Prices for crude from Canada’s oil sands continues to fall victim of the global oil price rout, getting dangerously close to hit $20 per barrel, the lowest level in 12 years.
The value of oil from Alberta has dropped over 50% since June, Financial Times (subs. required) reports, citing as the main reason behind such debacle a combination of steadily rising production, pipeline constraints and an unexpected outage at BP’s Whiting refinery near Chicago, which may need one month to repair.
Meanwhile, Enbridge (NYSE, TSX:ENB) shut down both its Line 55 Spearhead pipeline and nearby Line 59 Flanagan South pipeline, following a crude oil leak in Missouri on Tuesday.
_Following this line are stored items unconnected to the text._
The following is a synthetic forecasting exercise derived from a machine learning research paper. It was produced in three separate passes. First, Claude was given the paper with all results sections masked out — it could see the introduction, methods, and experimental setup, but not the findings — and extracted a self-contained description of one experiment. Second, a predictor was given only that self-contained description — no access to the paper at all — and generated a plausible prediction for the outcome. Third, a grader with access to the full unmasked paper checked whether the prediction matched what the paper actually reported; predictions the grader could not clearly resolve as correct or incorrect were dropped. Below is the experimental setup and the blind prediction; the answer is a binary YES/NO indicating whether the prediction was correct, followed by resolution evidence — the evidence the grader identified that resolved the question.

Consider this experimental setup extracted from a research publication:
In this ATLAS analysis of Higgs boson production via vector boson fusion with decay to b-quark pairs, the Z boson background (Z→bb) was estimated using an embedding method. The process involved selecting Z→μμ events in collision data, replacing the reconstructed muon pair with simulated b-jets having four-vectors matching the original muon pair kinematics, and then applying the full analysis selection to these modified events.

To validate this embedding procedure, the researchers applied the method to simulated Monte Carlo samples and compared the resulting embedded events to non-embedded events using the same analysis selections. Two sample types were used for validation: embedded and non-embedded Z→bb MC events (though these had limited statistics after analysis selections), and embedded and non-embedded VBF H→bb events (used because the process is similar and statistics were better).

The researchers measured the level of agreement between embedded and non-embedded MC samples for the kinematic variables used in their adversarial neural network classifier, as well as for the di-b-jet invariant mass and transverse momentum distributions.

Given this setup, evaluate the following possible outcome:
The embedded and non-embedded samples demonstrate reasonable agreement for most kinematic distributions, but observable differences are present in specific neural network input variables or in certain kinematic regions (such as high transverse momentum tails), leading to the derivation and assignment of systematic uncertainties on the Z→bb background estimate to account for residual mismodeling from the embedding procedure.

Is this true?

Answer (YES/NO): YES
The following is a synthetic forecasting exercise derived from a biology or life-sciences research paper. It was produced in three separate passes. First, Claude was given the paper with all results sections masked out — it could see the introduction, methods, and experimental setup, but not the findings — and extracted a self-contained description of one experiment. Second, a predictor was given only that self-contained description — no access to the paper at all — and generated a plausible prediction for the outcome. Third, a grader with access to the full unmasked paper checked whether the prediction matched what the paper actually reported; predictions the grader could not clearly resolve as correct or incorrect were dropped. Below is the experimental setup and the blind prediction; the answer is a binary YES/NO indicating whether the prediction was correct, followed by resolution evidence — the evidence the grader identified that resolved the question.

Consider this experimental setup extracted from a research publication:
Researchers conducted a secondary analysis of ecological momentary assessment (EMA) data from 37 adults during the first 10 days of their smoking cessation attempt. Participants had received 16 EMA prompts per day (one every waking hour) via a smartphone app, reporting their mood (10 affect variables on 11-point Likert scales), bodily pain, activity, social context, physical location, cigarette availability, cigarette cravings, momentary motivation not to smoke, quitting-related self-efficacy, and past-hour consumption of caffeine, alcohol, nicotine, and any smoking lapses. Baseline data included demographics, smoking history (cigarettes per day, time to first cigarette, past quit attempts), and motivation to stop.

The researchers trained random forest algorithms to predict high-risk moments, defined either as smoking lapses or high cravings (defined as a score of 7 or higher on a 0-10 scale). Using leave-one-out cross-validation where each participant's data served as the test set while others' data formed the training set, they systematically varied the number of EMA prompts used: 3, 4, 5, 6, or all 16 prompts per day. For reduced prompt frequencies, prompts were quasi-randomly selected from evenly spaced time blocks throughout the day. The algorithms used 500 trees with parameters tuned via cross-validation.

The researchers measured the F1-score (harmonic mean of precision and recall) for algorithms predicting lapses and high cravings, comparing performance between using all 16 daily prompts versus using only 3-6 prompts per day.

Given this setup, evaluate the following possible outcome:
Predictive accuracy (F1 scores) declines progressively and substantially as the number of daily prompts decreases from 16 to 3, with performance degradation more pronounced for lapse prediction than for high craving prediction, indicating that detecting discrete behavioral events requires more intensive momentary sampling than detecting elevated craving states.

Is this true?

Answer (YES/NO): NO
“At today’s prices, the typical producer is just able to cover variable costs, but they would be losing money for each barrel they produce,” said Jackie Forrest, a vice-president with ARC Financial, who monitors trends in the Canadian oil and gas industry.
These oil companies still have other costs to cover such as royalties and debt payments.
The effects of the price drop has spread beyond the oil market into Canada’s economy, forcing the central bank to twice cut interest rates, driving the local dollar to a decade low and impacting the debate ahead of October’s federal election.
If low prices persist, they would reduce that oil sands growth forecast. After a year of slumping oil prices, the Canadian Association of Petroleum Producers recently cut its forecast of oil production in 2030 by more than one million barrels a day — though it would still be 1.7 million barrels a day higher than it is currently.